**Work item**
Your copy of the data below must be exact and must leave out all pictures.

**Data for processing**
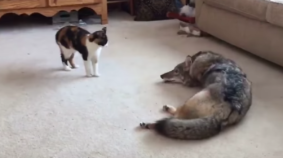 Cat And Coyote Are Best Friends?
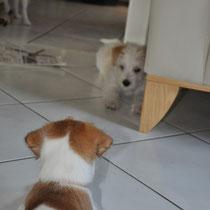 Emina und Elice haben sich fest im Blick.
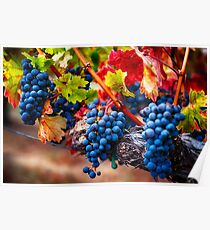 Fruit of Napa Valley I Poster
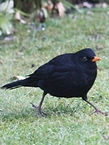 Blackbird_edited_edited.jpg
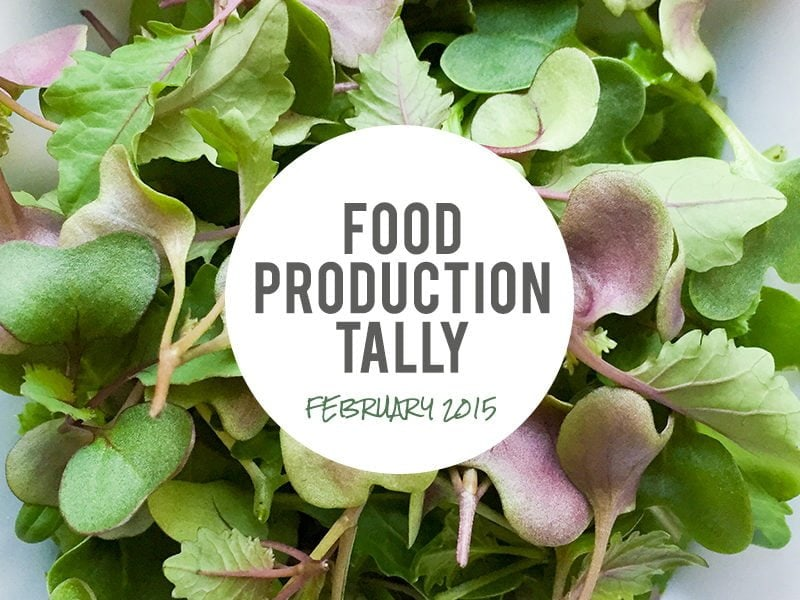 Food Production Tally—February 2015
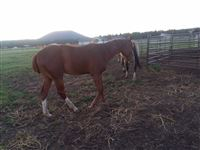 Running with a mare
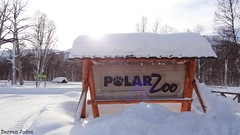 Z is for Zoo (darrenboyj) Tags: winter vacation white holiday snow norway zoo europe sunflare polarzoo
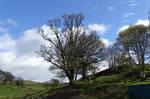 Rural Scottish landscape (2 )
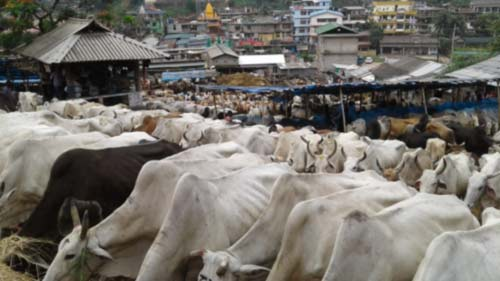 Demthring butchers warn against dumping of dead carnal 1
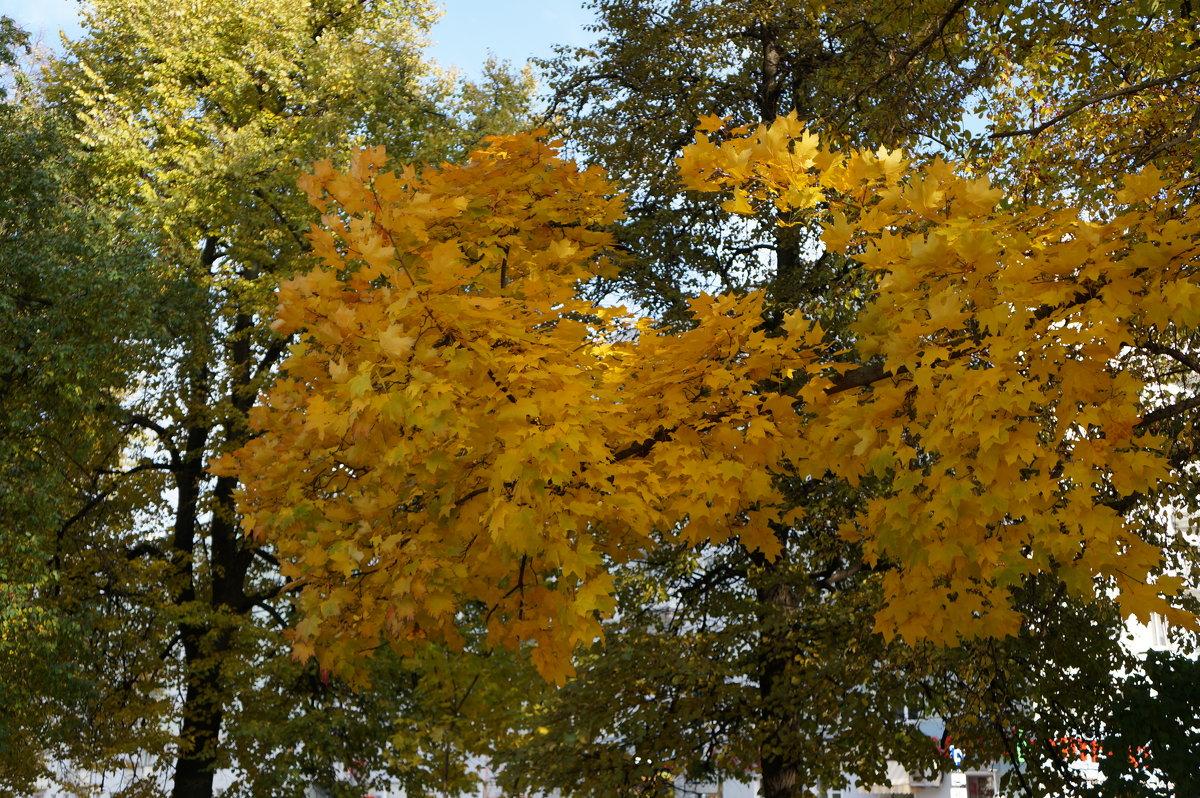Золотая осень ... - Алёна Савина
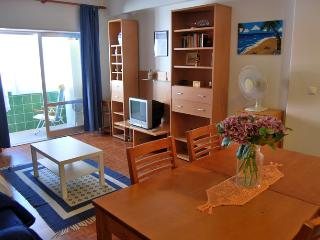 One bedroom apartment in the Lisbon Coast - Paco de Arcos vacation rentals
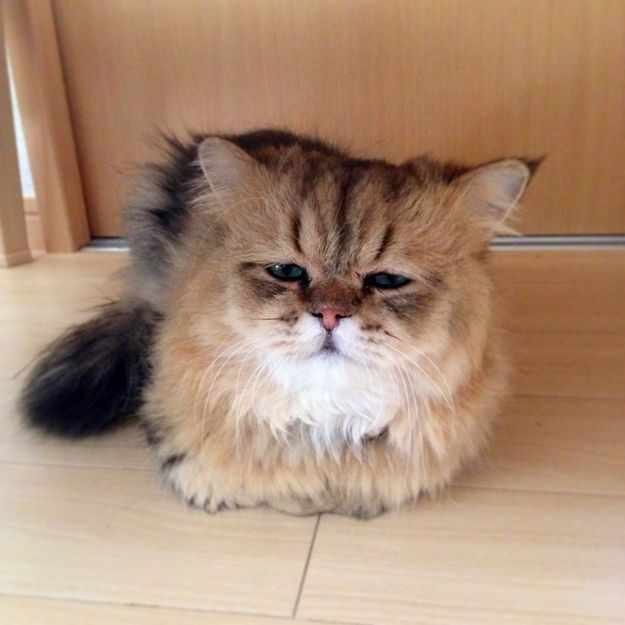 Best Foo Chan Images On Pinterest Babies Cat Memes And Cats - Meet the japanese cat that might just be the grumpiest kitty ever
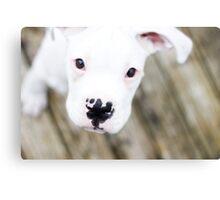 white boxer puppy Canvas Print
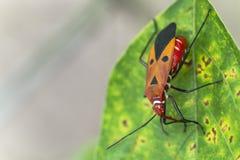 Cingulatus Dysdercus стоковые фото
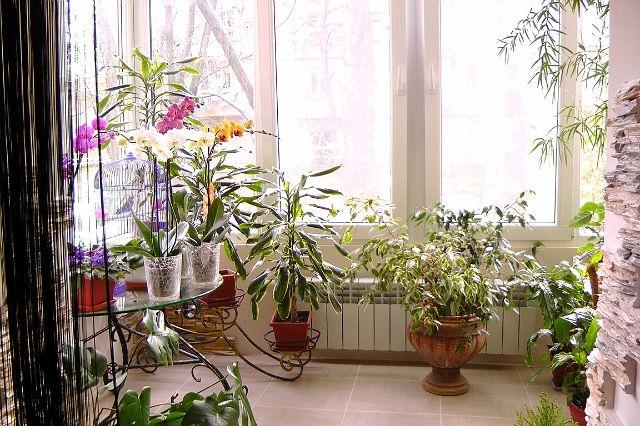 К комнатные цветы для дома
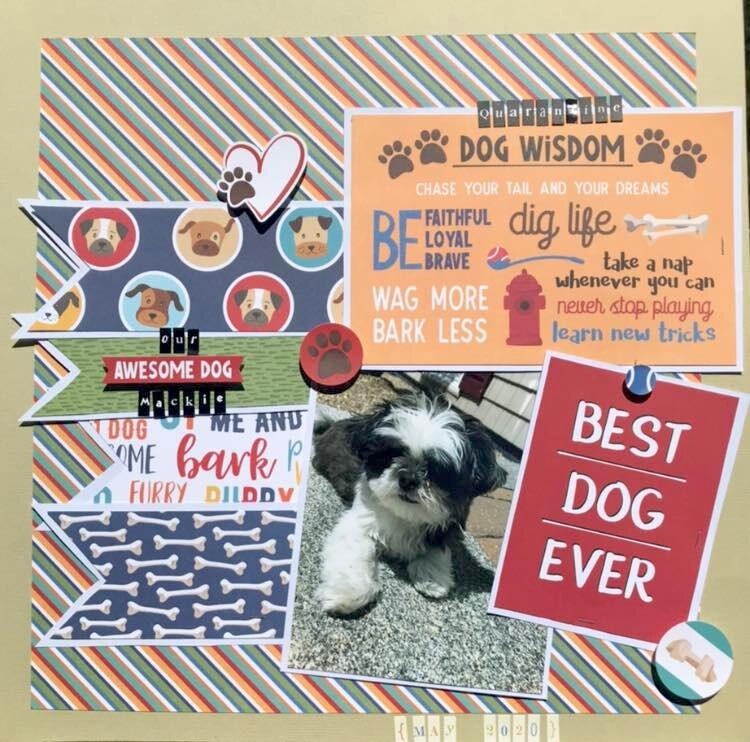 Quarantine Dog Wisdom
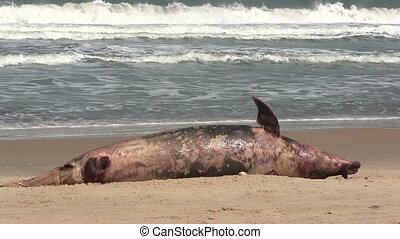 Dead Dolphin washed up on a beach. - The carcass of a dead...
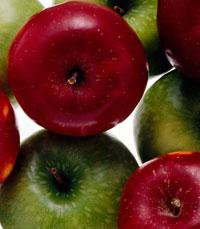 מתכוני תפוחים מהדיאטנית הקלינית ליאורה חוברה
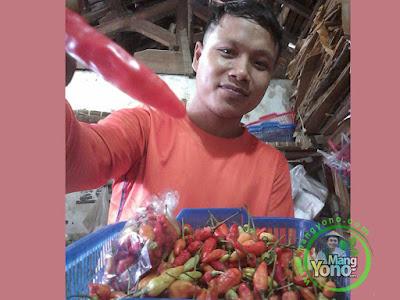 Cabe Rawit Mulai Bersahabat di Pasar Pabuaran, Kab. Subang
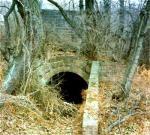 Photograph of a brush overgrown tubular entrance.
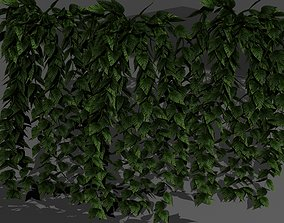 forest plant 3D model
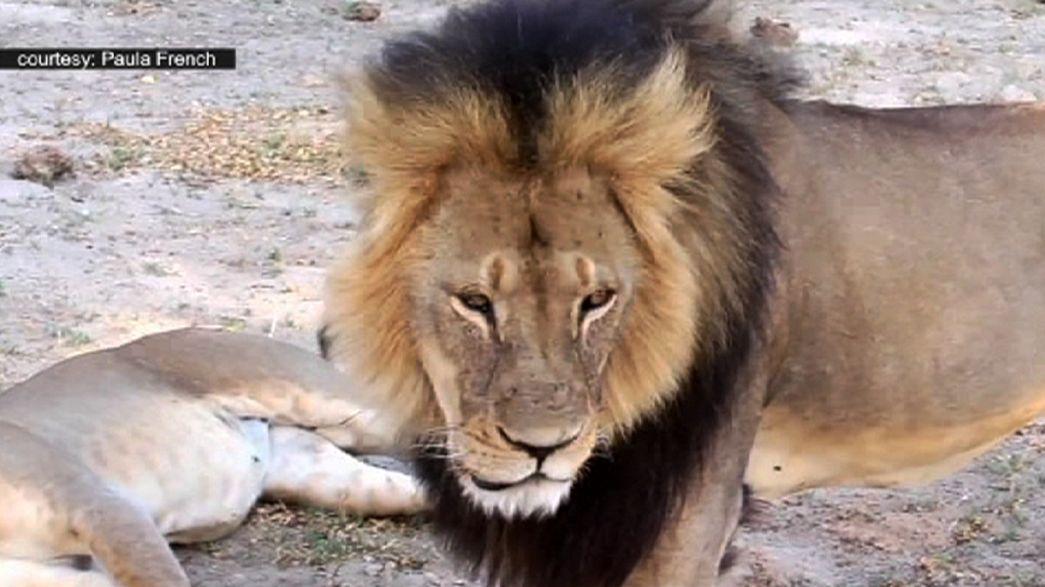 Löwenjagd löst Shitstorm aus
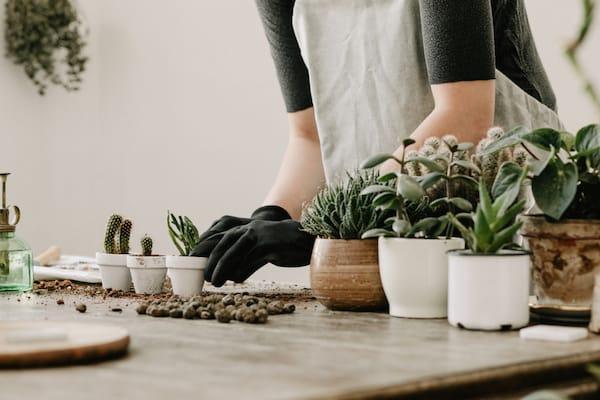 rinvasare le piante d'appartamento dopo l'inverno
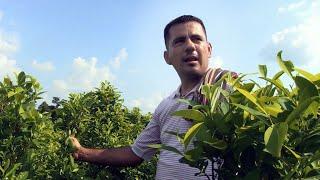 Colombia: Cursed by coca in Catatumbo
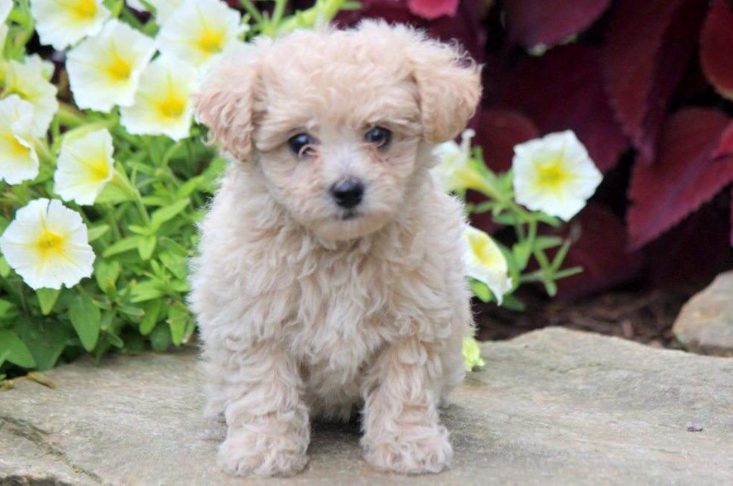 Curly teddy bear dog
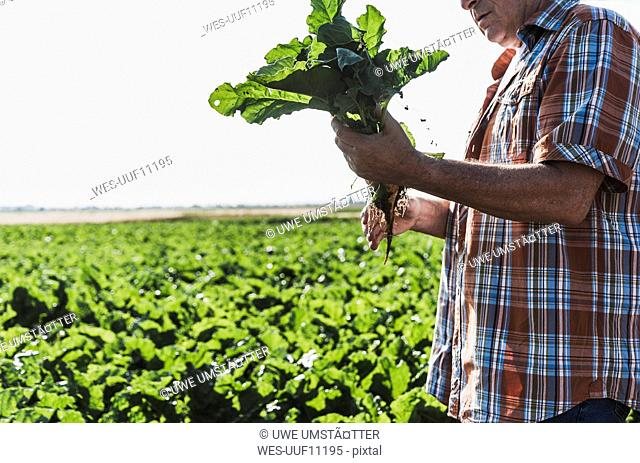 Senior farmer with turnip standing in front of a field, partial view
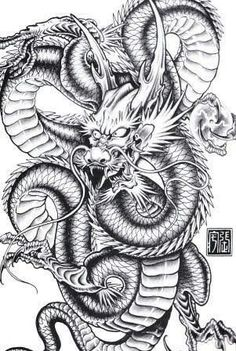 40 Best Karate Images Images Dragon Tattoo Dragon Tattoo Designs Dragon Art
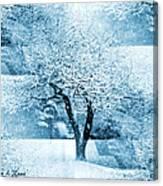 Winter Orchard Canvas Print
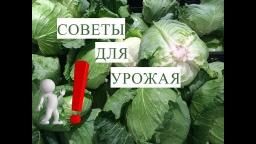 Юлия Минаева -  Выращивание Капусты. Это Должен Помнить Каждый!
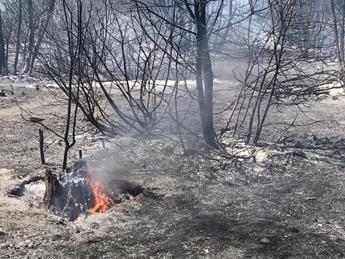 Dossier dei Verdi su caldo, incendi e siccità: in fumo 125mila ettari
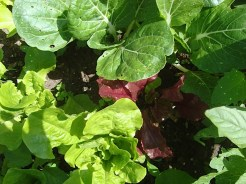 Many lettuce varieties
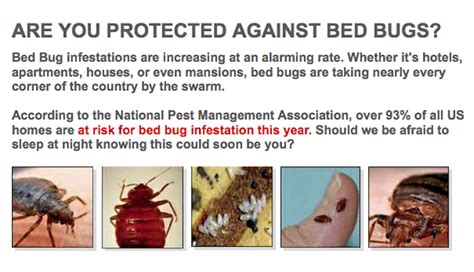 Bedroom Guardian by 15 Best Ways To Get Rid Of Ants In House Naturally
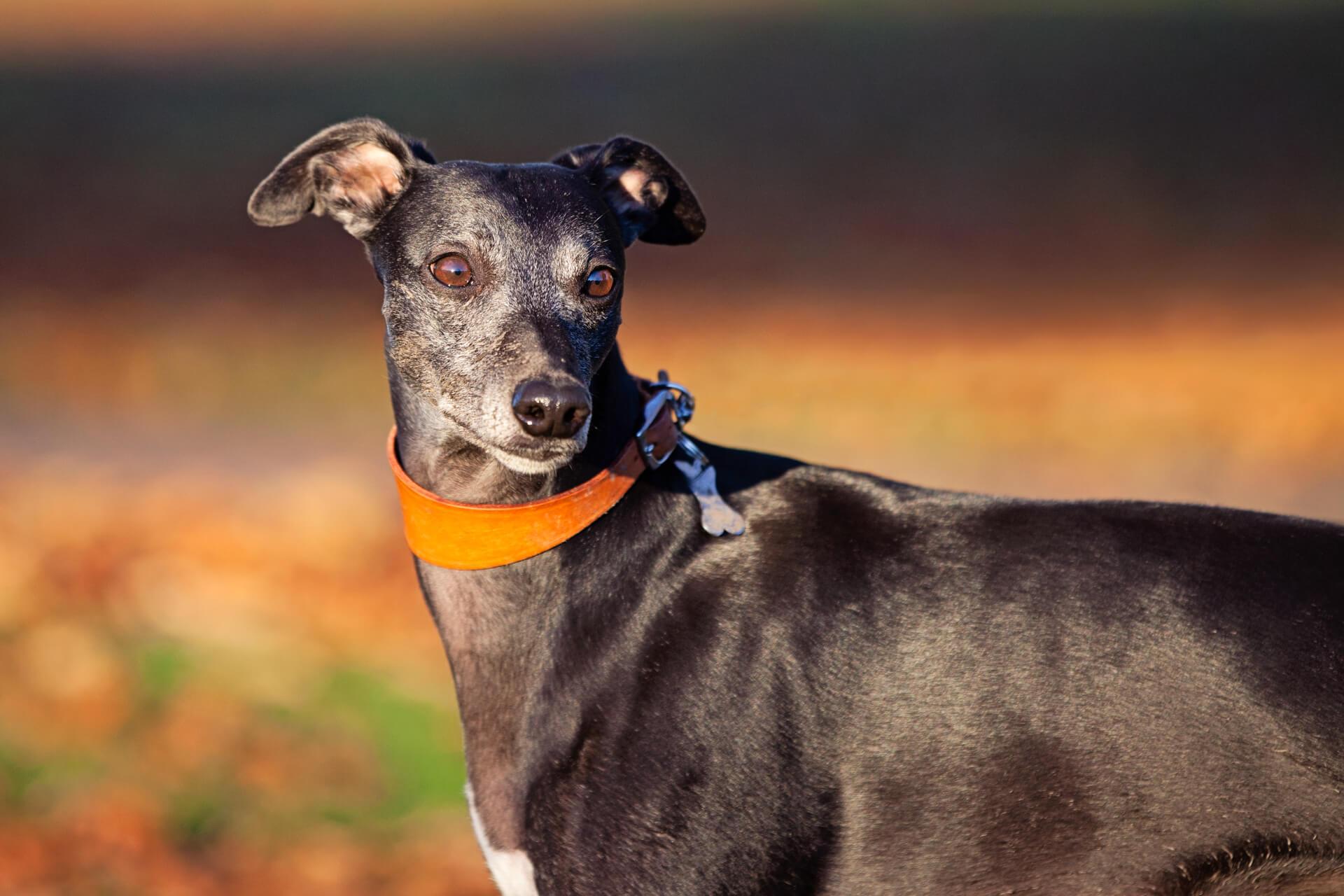 dog with an orange collar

**Response below**
 Cat And Coyote Are Best Friends?
 Emina und Elice haben sich fest im Blick.
 Fruit of Napa Valley I Poster
 Blackbird_edited_edited.jpg
 Food Production Tally—February 2015
 Running with a mare
 Z is for Zoo (darrenboyj) Tags: winter vacation white holiday snow norway zoo europe sunflare polarzoo
 Rural Scottish landscape (2 )
 Demthring butchers warn against dumping of dead carnal 1
Золотая осень ... - Алёна Савина
 One bedroom apartment in the Lisbon Coast - Paco de Arcos vacation rentals
 Best Foo Chan Images On Pinterest Babies Cat Memes And Cats - Meet the japanese cat that might just be the grumpiest kitty ever
 white boxer puppy Canvas Print
 Cingulatus Dysdercus стоковые фото
 К комнатные цветы для дома
 Quarantine Dog Wisdom
 Dead Dolphin washed up on a beach. - The carcass of a dead...
 מתכוני תפוחים מהדיאטנית הקלינית ליאורה חוברה
 Cabe Rawit Mulai Bersahabat di Pasar Pabuaran, Kab. Subang
 Photograph of a brush overgrown tubular entrance.
 forest plant 3D model
 Löwenjagd löst Shitstorm aus
 rinvasare le piante d'appartamento dopo l'inverno
 Colombia: Cursed by coca in Catatumbo
 Curly teddy bear dog
 Senior farmer with turnip standing in front of a field, partial view
 40 Best Karate Images Images Dragon Tattoo Dragon Tattoo Designs Dragon Art
 Winter Orchard Canvas Print
 Юлия Минаева -  Выращивание Капусты. Это Должен Помнить Каждый!
 Dossier dei Verdi su caldo, incendi e siccità: in fumo 125mila ettari
 Many lettuce varieties
 Bedroom Guardian by 15 Best Ways To Get Rid Of Ants In House Naturally
 dog with an orange collar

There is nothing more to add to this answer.